Salimos a paso lento recorriendo los feos arrabales de Zagreb hacia la frontera eslovena. El revisor nos pidió los billetes por señas y no pasó nada más hasta que llegamos a la última estación croata. Allí estuvimos parados casi media hora mientras la policia fronteriza subía al tren y registraba minuciosamente todos los vagones aunque estuviesen vacíos. Entraron en nuestro compartimiento y miraron debajo de los asientos y en el portaequipajes. Todavía estupefactos, nos adentramos en Eslovenia. De nuevo se paró el tren y la policia eslovena volvió a registrar el tren. ¿Que qué buscaban con tanto ahínco? Pues inmigrantes ilegales, nos explicaron. Los Balcanes se han convertido en una de las principales rutas de huída del horror hacia el corazón de Europa y la democrática Austria exige a eslovenos y croatas que le hagan el trabajo sucio.

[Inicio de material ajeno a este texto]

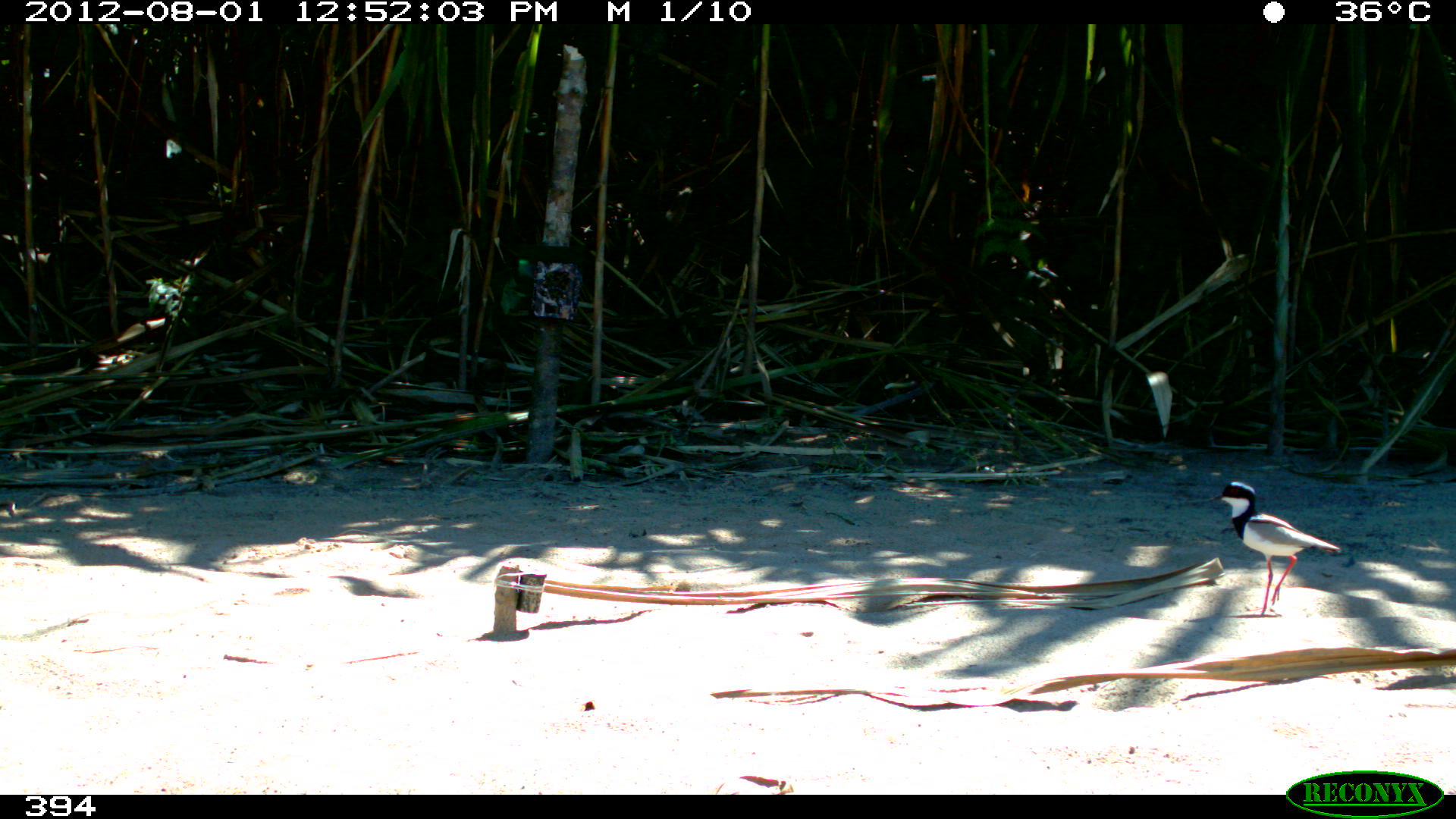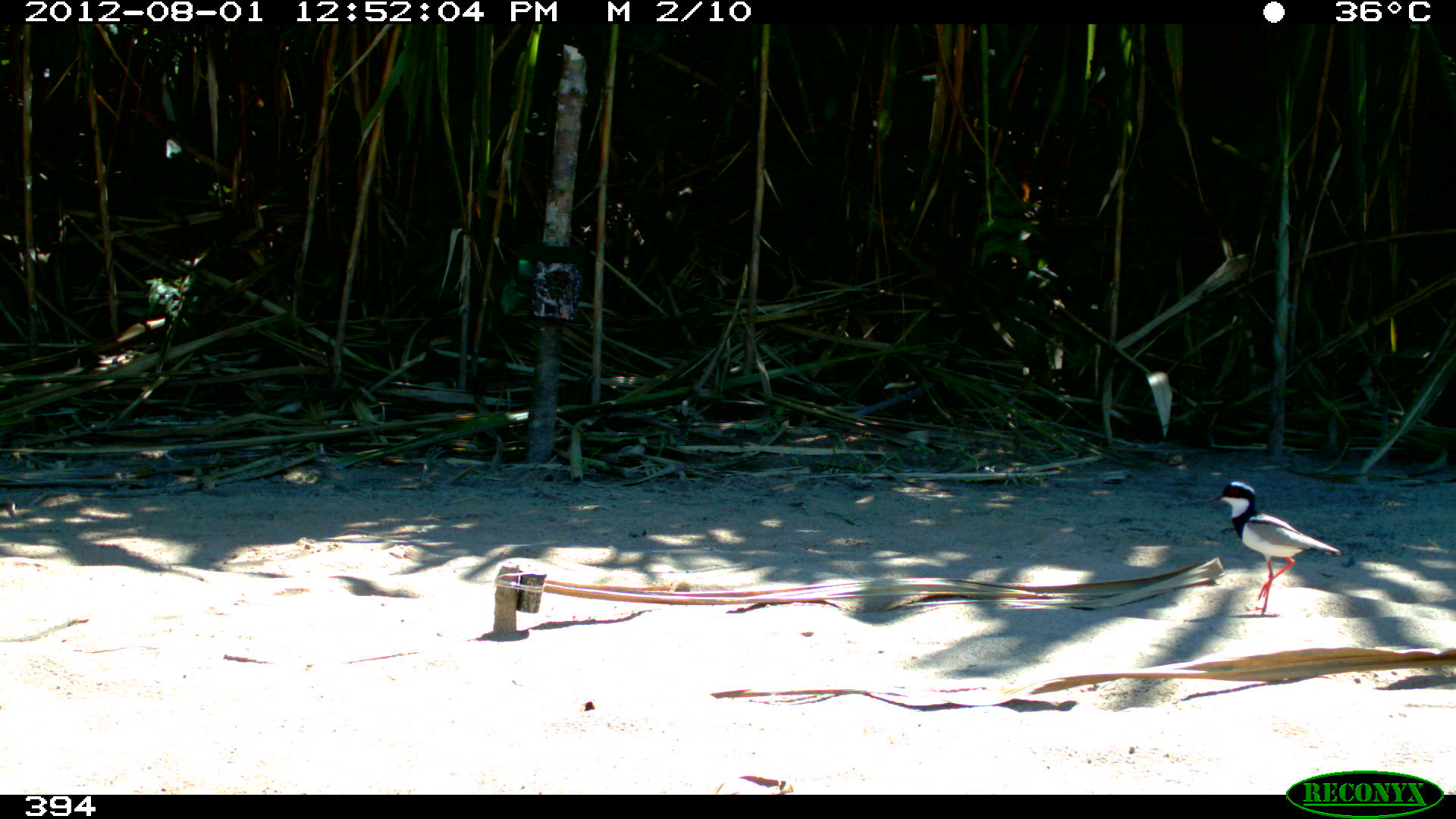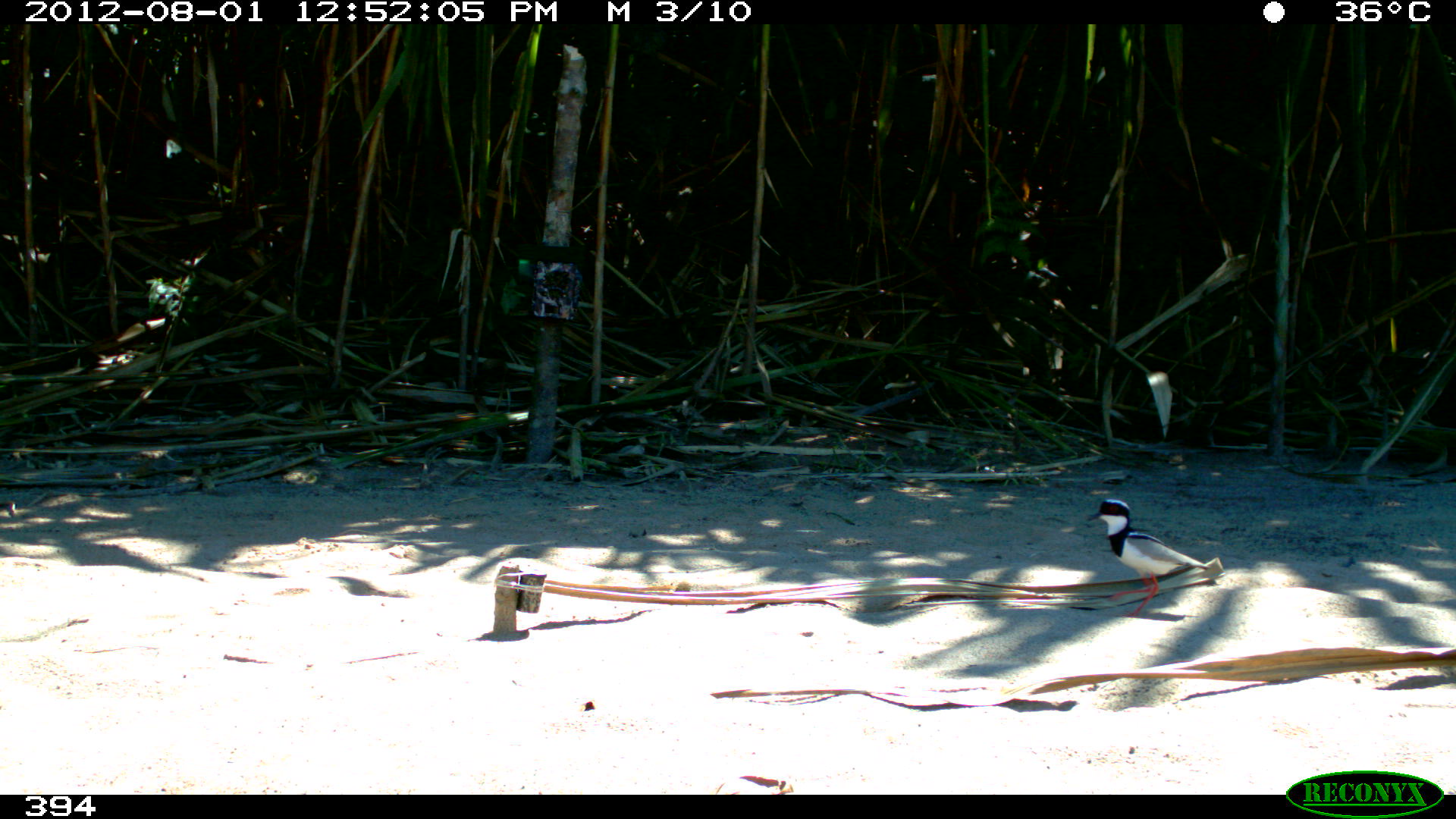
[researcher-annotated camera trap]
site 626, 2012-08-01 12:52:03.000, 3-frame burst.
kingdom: Animalia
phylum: Chordata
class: Aves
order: Charadriiformes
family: Charadriidae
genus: Vanellus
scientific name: Vanellus cayanus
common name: pied lapwing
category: hoploxypterus cayanus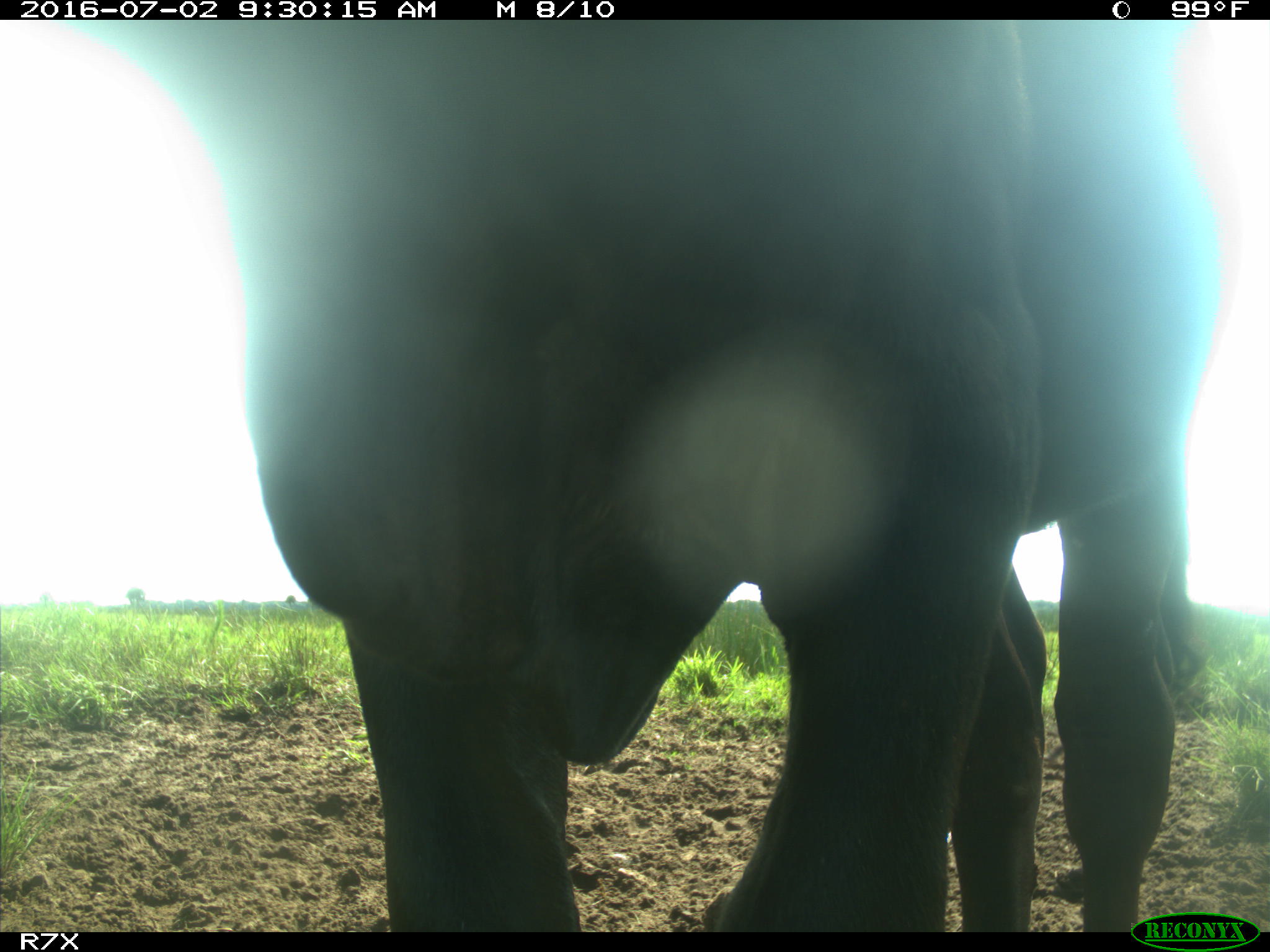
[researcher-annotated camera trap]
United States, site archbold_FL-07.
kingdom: Animalia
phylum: Chordata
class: Mammalia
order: Artiodactyla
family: Bovidae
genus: Bos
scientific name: Bos taurus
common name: domestic cow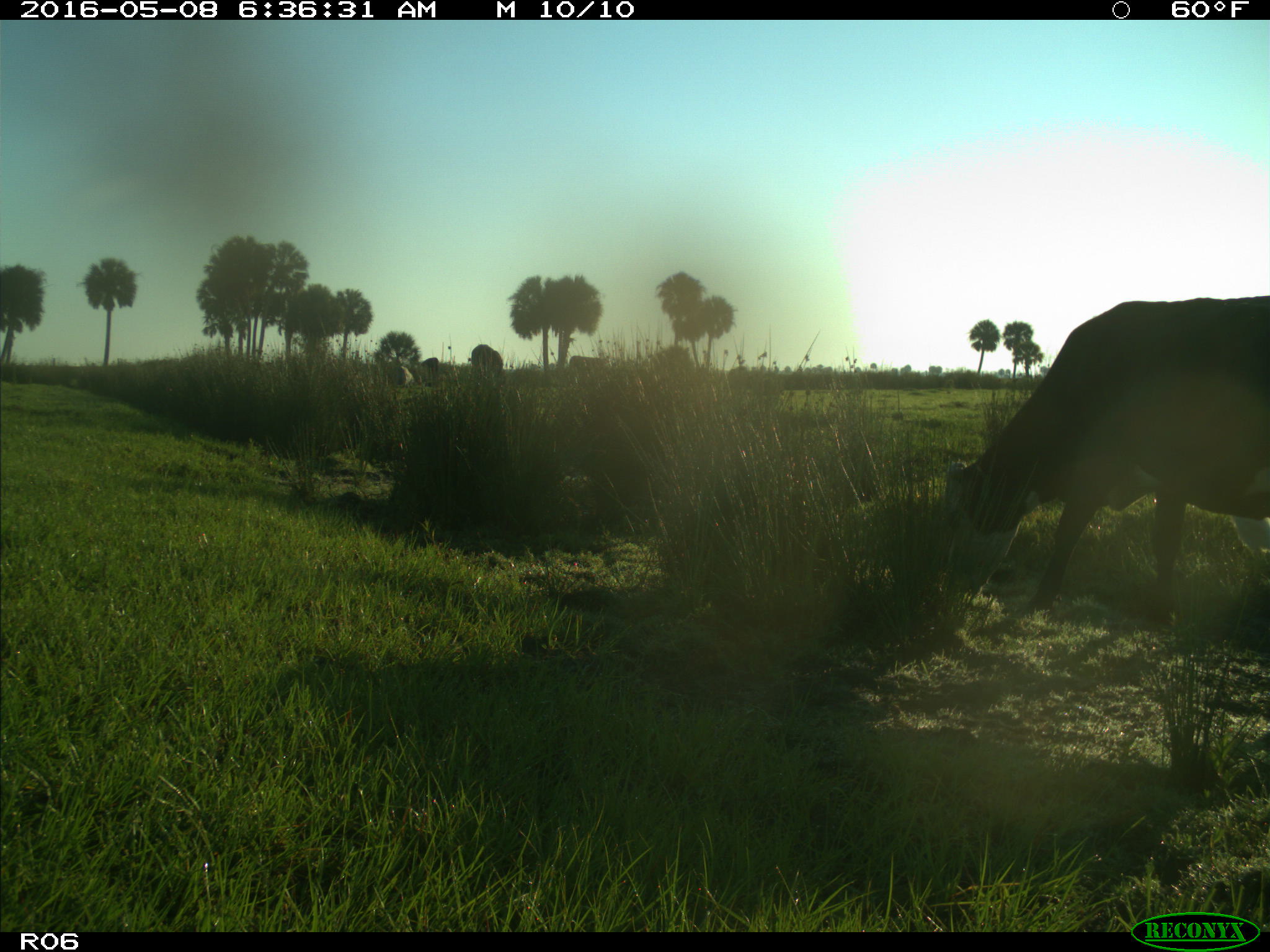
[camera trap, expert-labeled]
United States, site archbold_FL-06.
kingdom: Animalia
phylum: Chordata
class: Mammalia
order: Artiodactyla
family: Bovidae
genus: Bos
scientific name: Bos taurus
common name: domestic cow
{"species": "Bos taurus (domestic cow)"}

Cuando te acercas a Austria se nota. Los pueblos no son tan tristes y las estaciones, tan deprimentes y sucias. El paisaje de campos verdes deja paso a la montaña y el trasiego de viajeros -la mayoría excursionistas- se incrementa. Animados por la velocidad y pensando que recuperaríamos el tiempo perdido llegamos a la primera parada austríaca y volvimos a parar en seco. Esta vez, el revisor fue más amable: nos pidió los billetes en inglés y se mostró muy interesado por nuestras lecturas: El caso Maurizius, de Jakob Wasserman, y Momentos estelares de la humanidad, de Stefan Zweig. La policia pasó de largo del vagón de primera clase y se fue al de tercera en busca de carnaza.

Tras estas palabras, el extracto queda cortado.